Advanced SAX features
The features we've covered so far are probably enough for
90% of SAX applications. But it's useful to know something of the rest of the
features, for those occasions when they are needed. This section of
the chapter gives a survey of these features and their intended
purpose.
Alternative Input Sources
In
our examples so far, the XML document to be parsed has been described in the
form of a URL. This is usually adequate, given the range of resources that a URL can describe. It allows the
document to be held in a file locally or remotely, or for it to be generated dynamically
by a web server.
Taking Input from a Byte Stream
or Character Stream
Sometimes you want to supply the parser with a stream of
XML that is generated by another program rather than being held in a file. For
example, the XML might be stored in a relational database, or it might be output
by an EDI message translation program, or it might be an XML section embedded
within a file or message in some non-XML format. You don't want to have to write the XML to the file store (or to
install a web server) just so that the parser can read your
document.
To
handle this situation, SAX allows you to supply the XML input in the form of a
character stream or a byte stream. It provides the InputSourceclass to generalize all these possible sources of
input.
For example, let's suppose your program wants to parse XML
held in a character string that has just been read from a relational database
using JDBC. The following code will do the job:
public void
parseString(String s) throws SAXException, IOException
{
StringReader
reader = new StringReader(s);
InputSource
source = new InputSource(reader);
parser.parse(source);
}
InputSource is a class (not an interface) provided with the SAX
distribution. The application can set various details of the input source, some
of which are mutually exclusive. These include supplying a URL, a Reader (as
here), an InputStream, an encoding name, or a "public identifier". (Public
identifiers, however, are as enigmatic in SAX as in the XML specification
itself: there are no clues as to what the parser should actually do with the
public identifier. But as we will see later, the application can use
it.)
Why does SAX need to provide two options for in-memory
data, an InputStream and a Reader?
An
InputStream is a stream of bytes. The XML standard provides many rules about how
a stream of bytes can be translated into a stream of Unicode characters,
including for example the encoding attribute (which is part of the xml declaration at the start of the
document content). To translate bytes to characters, it's not good enough to
leave the work to the standard Java libraries, because they don't understand
these rules, and they certainly can't be expected to read the encoding
attribute. If the XML comes
from a binary source, complete with encoding attribute, we want to hand the
stream of bytes to the parser for it to interpret directly.
A
Reader, by contrast, is a stream of Unicode characters. If we already have the data in the
form of characters, we don't want to have to encode it first as a stream of bytes
(say in the UTF-8 encoding) just so that the parser can decode it again. Better
to hand the character stream to the parser directly. (Actually, there was some debate about
the desirability of providing this option in SAX. While it's obviously useful,
it's not entirely in the spirit of the XML specification, which defines an XML
document strictly as sequence of bytes. It's perhaps best to think of the input
character stream not as an XML document, but as a preprocessed XML document in
which the first stage of processing, namely character decoding, has already been
done.)
Whether we use a byte stream or a character stream, there
is one snag you need to be aware of: the parser has no way of resolving a
relative URL that appears in the document source. Suppose the document source
contains the line
<!DOCTYPE books
SYSTEM "books.dtd">
Where is books.dtd to be found? The XML specification says (in effect) that
it should be found in the same directory as the source document, but of course
we don't have a directory for the source document because it was in memory when
parsing started.
SAX gets round this by allowing a system identifier (in
other words, a URL) to be supplied as well as a byte stream or character stream. This URL
is not used to read the source document, only as a base for resolving any
relative URLs found in the source document.

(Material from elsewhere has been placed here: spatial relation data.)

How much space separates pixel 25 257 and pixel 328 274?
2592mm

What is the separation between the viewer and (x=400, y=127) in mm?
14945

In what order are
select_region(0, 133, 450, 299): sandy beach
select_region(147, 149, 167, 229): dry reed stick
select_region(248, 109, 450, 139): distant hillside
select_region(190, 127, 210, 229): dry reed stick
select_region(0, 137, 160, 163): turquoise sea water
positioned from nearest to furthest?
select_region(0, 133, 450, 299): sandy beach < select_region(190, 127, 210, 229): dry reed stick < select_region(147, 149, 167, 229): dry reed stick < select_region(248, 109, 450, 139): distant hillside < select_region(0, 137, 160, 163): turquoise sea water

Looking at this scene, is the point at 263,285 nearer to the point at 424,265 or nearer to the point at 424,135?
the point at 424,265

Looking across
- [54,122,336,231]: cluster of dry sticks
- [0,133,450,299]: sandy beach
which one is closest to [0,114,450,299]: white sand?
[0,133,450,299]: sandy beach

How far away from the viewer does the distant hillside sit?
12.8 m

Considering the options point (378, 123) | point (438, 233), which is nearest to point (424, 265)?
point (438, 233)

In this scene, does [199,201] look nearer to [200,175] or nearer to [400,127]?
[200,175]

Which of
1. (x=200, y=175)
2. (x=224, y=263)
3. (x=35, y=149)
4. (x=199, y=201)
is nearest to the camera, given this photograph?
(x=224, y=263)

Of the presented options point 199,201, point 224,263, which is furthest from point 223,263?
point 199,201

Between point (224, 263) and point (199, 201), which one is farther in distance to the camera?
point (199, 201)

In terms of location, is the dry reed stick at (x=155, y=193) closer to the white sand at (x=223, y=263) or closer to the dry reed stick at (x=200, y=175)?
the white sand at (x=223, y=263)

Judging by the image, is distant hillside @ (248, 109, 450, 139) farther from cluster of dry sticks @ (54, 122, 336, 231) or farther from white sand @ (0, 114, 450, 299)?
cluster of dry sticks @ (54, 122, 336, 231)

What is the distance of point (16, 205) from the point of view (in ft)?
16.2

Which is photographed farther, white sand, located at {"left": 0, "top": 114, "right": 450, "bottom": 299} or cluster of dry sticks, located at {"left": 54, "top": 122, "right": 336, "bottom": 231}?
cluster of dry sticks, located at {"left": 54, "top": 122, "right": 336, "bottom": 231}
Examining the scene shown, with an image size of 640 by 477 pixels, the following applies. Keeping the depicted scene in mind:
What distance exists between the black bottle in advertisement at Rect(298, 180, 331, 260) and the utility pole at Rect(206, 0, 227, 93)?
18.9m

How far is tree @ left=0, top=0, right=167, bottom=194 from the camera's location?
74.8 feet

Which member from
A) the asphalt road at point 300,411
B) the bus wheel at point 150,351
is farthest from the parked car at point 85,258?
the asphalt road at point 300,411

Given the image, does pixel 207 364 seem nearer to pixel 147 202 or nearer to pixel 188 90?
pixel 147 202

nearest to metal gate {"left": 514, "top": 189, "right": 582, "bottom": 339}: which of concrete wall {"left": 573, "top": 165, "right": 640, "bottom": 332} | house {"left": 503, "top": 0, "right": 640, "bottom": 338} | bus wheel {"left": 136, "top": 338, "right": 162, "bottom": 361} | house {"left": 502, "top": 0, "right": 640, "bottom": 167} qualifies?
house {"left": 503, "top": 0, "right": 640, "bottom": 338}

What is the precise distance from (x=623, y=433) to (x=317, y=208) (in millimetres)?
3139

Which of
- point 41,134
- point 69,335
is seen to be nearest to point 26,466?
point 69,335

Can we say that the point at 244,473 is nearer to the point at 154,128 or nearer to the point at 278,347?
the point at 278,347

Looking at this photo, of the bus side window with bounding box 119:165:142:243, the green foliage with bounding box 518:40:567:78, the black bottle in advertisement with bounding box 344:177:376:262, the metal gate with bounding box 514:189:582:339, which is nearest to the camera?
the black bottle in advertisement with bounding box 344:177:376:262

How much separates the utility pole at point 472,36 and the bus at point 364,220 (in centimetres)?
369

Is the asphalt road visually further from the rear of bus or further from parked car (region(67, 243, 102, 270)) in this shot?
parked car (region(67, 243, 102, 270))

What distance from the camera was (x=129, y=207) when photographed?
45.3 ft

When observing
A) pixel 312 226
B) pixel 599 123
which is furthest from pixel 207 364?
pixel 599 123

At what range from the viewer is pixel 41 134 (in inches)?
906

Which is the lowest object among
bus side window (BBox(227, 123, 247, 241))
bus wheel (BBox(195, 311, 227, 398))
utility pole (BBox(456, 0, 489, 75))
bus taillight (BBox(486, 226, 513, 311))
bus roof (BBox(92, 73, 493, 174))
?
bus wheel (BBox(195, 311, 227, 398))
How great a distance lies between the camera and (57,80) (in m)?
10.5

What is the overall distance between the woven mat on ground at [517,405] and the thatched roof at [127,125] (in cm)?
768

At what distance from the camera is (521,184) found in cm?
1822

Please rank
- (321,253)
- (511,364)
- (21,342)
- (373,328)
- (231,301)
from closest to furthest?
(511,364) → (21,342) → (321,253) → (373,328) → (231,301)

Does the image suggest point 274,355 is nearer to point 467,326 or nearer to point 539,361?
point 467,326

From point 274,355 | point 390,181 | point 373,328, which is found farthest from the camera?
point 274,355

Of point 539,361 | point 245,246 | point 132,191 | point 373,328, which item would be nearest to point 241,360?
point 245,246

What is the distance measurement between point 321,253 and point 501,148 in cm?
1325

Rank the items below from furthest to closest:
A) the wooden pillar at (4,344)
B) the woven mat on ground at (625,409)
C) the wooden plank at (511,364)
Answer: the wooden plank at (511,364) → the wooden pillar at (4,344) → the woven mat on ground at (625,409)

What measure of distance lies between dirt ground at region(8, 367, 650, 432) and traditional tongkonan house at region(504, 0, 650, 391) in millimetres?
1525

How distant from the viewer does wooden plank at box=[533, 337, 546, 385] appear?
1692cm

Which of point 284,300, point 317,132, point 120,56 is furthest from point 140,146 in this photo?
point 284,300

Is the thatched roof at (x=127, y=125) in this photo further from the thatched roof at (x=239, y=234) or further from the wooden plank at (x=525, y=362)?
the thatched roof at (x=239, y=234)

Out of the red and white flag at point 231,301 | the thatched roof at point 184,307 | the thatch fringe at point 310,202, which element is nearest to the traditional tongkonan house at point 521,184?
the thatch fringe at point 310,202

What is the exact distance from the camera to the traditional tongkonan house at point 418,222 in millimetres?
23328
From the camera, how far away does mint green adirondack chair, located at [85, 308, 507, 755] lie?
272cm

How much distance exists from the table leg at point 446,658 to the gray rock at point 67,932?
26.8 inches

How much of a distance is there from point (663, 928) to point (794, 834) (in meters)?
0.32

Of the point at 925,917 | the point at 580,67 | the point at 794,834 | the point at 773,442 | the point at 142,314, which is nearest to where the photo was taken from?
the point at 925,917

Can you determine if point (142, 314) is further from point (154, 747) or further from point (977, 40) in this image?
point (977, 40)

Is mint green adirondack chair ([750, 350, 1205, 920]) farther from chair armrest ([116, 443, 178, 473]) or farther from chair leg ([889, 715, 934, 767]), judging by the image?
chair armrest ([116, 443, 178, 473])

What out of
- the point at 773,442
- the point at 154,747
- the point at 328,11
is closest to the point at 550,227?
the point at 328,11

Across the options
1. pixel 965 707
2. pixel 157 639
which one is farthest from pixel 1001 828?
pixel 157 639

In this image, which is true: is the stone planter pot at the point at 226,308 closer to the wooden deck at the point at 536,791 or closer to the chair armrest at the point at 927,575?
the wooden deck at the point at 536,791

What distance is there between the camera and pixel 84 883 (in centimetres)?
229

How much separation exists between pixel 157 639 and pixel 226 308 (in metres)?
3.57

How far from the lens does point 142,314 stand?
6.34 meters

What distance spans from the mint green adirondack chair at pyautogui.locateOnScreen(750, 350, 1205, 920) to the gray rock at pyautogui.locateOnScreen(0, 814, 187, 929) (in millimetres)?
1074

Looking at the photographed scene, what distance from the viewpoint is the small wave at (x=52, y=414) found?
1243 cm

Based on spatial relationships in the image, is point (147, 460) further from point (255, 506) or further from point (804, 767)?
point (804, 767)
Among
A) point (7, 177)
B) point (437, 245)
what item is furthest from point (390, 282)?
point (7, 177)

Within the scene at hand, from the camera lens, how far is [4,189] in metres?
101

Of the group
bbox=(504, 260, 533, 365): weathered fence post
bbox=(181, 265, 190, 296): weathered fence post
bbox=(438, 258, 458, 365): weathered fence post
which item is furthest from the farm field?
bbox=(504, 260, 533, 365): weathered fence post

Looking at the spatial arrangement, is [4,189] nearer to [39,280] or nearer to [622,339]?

Specifying a Filename rather than a URL
Another common source of input is a file name: for example,
command-line interfaces generally use file names as arguments rather than URLs,
and you may well want to use this form of argument in the interface to your
application.
The SAX InputSource class does not directly allow you to specify a filename for the
input; you have to convert the filename into a URL so that the parser can
process it. If you are using Java 2, this is simplicity itself: the Java
File class has a suitable method. So to parse the
file c:\sample.xml, you can write:
parser.parse((new
File("c:\sample.xml")).toURL().toString());
(Note that the parse()
method expects the URL as a string, not as a Java URL object, hence the need to
call toString() to achieve the conversion.)
With Java 1.1, the translation of a filename to a URL is a
little more difficult than you might expect if you want the code to work equally
on Windows and on UNIX, because of the wide variety of filename formats. Here's
a method that handles most cases, though the error handling leaves something to
be desired:
public String
CreateURL(File file)
{
String path =
file.getAbsolutePath();
try
{
return (new URL(path)).toString();
}
catch
(MalformedURLException ex)
{
String fs = System.getProperty("file.separator");
char sep = fs.charAt(0);
if (sep != '/') path = path.replace(sep, '/');
if (path.charAt(0) != '/') path = '/' + path;
return "file://" + path;
}
}
Input from Non-XML Sources
One of the more surprising ways in which SAX has been used
is to feed applications with data that is not stored in XML at all. So long as
the data is in a hierarchical format that can be mapped
reasonably well to the XML data model, you can write a driver that behaves in
every way like an XML parser. Your driver sends events such as startElement() and endElement() to the application's DocumentHandler just as if the data originated in an XML document, when in
reality there is no XML document there to be parsed.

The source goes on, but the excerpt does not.